Tesoros artísticos en el interior
El patrimonio mueble de la Iglesia de Santo Domingo es tan relevante como su arquitectura. Entre las piezas que el público puede observar se encuentran:
- El Coro de Madera: Realizado en el año 1700 por el sacerdote Francisco Rodríguez de Setién. Es famoso no solo por su calidad técnica, sino por las representaciones de escenas bíblicas y, de forma muy curiosa, la talla del nacimiento de unas hermanas siamesas en Daroca en 1698, un hecho que causó gran conmoción en la época.
- Retablos Renacentistas y Barrocos: Destaca el retablo de San Juan Evangelista y el de San Gregorio, ambos de mediados del siglo XVI. También es digno de mención el retablo del Encuentro de Santa Ana y San Joaquín ante la Puerta Dorada (1586) y el de la Virgen de Loreto.
- Pintura y Sargas: En la sacristía se custodian lienzos barrocos e imágenes de gran valor, resaltando una sarga del siglo XVI con la representación de San Pedro.
- La huella de Bartolomé Bermejo: Aunque la tabla central del magnífico retablo de Santo Domingo de Silos, obra del maestro Bartolomé Bermejo, se encuentra actualmente en el Museo del Prado, la conexión histórica de esta obra con la iglesia sigue siendo un punto de orgullo y referencia para los visitantes interesados en la liturgia y el arte sacro.
Lo bueno y lo malo de visitar la Iglesia de Santo Domingo
Como cualquier lugar de interés histórico incluido en un directorio de Iglesias y Horarios de Misas, este establecimiento tiene puntos fuertes y aspectos que pueden mejorar la experiencia del usuario.
Puntos positivos
Lo más destacable es, sin duda, la riqueza arquitectónica híbrida. Es difícil encontrar un edificio donde la transición del románico al gótico y el posterior añadido mudéjar sean tan visibles y estén tan bien integrados.

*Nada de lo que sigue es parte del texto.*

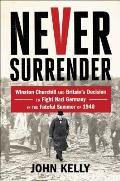 Never Surrender: Winston Churchill and Britain S Decision to Fight Nazi Germany in the Fateful Summer of 1940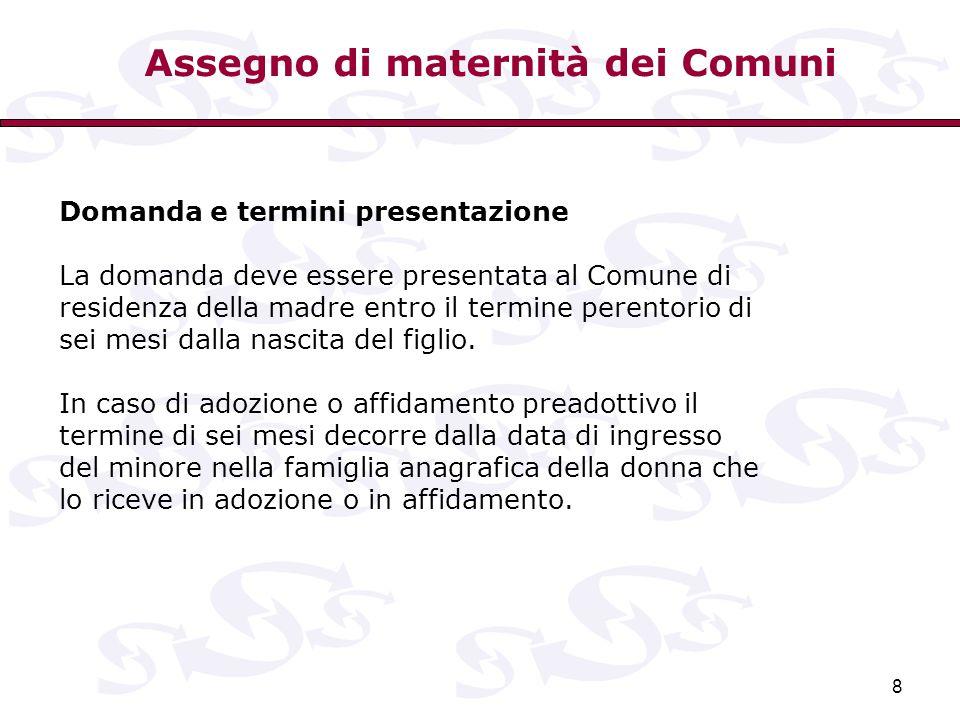 8 Domanda e termini presentazione La domanda deve essere presentata al Comune di residenza della madre entro il termine perentorio di sei mesi dalla n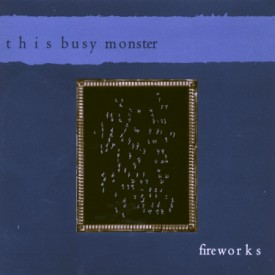 bark13: This Busy Monster / Fireworks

La torre es una pieza excepcional que justifica por sí sola el desplazamiento hasta la Plaza Ildefonso Manuel Gil. Además, el hecho de conservar elementos curiosos como la talla de las siamesas en el coro aporta un valor antropológico e histórico único que va más allá de lo puramente religioso.
Puntos negativos
El principal inconveniente que reportan los usuarios y potenciales clientes es la dificultad para acceder al interior del templo. Al no ser la parroquia principal de actividad diaria, los horarios de apertura son bastante limitados y, en ocasiones, impredecibles para el turista individual. Muchos visitantes se encuentran con las puertas cerradas, lo que genera frustración. Para asegurar la entrada, generalmente es necesario coordinarse con los servicios de turismo locales o participar en los recorridos organizados, lo que resta espontaneidad a la visita. Asimismo, la falta de información clara sobre el horario de misas actualizado en la propia puerta puede ser un obstáculo para quienes buscan asistir a una celebración litúrgica.

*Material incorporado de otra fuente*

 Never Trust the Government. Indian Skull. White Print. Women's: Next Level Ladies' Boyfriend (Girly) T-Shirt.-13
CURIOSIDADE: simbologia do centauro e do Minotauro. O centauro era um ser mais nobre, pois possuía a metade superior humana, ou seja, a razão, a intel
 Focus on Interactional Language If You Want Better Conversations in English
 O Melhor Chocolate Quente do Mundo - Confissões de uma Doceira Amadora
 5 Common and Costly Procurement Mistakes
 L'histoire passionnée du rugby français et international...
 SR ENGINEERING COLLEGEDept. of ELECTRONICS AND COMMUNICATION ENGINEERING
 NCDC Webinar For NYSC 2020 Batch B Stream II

Información práctica para el visitante
Para quienes deseen acercarse a este monumento, la dirección exacta es Plaza Ildefonso Manuel Gil, 11, en Daroca. Es fundamental tener en cuenta que, debido a su estatus de monumento histórico, el uso principal del edificio en la actualidad es turístico y cultural, aunque sigue siendo un lugar de culto consagrado.
En cuanto a las Iglesias y Horarios de Misas en Daroca, la actividad principal suele centralizarse en la Basílica de Santa María de los Sagrados Corporales. No obstante, en festividades específicas o eventos religiosos especiales, la Iglesia de Santo Domingo puede acoger actos de misa. Se recomienda encarecidamente contactar con la oficina de turismo de Daroca o consultar el sitio web oficial del municipio antes de la visita para confirmar si el templo estará abierto o si existen cambios en la disponibilidad del acceso.
la Iglesia de Santo Domingo es una parada obligatoria para los amantes del arte mudéjar y la historia aragonesa, siempre y cuando se planifique con antelación para evitar encontrar el acceso restringido. Su mezcla de estilos y las historias que guardan sus muros la convierten en una pieza clave del patrimonio religioso de la comarca.